What the task requires:
With the pictures left out, print exactly the lines below that run from the one containing "Integrated Stainless Steel" through the one containing "LOVELY SOLID WOOD".

Record excerpts:
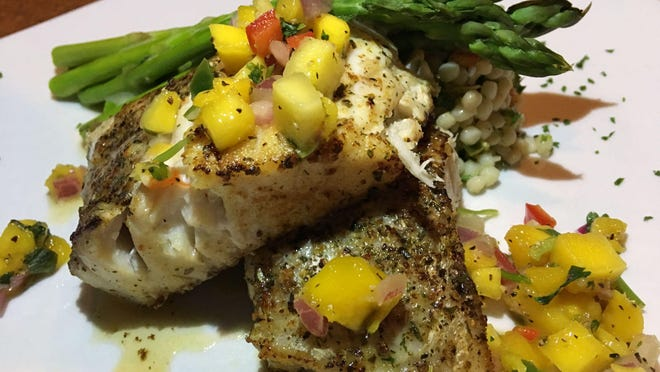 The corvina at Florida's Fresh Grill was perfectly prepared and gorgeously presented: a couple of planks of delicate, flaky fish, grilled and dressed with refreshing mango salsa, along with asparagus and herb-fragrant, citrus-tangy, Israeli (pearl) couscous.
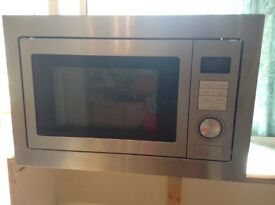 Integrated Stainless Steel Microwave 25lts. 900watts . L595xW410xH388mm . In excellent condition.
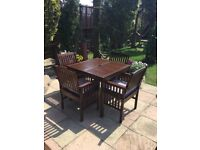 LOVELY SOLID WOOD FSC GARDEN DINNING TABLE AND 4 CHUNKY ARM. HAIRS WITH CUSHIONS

* * *

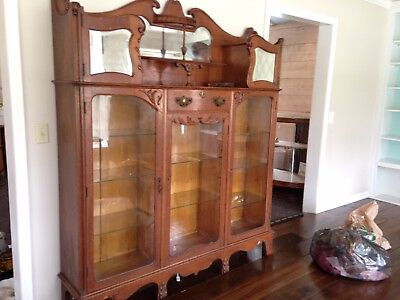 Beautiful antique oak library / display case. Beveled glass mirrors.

Result for this task:
 Integrated Stainless Steel Microwave 25lts. 900watts . L595xW410xH388mm . In excellent condition.
 LOVELY SOLID WOOD FSC GARDEN DINNING TABLE AND 4 CHUNKY ARM. HAIRS WITH CUSHIONS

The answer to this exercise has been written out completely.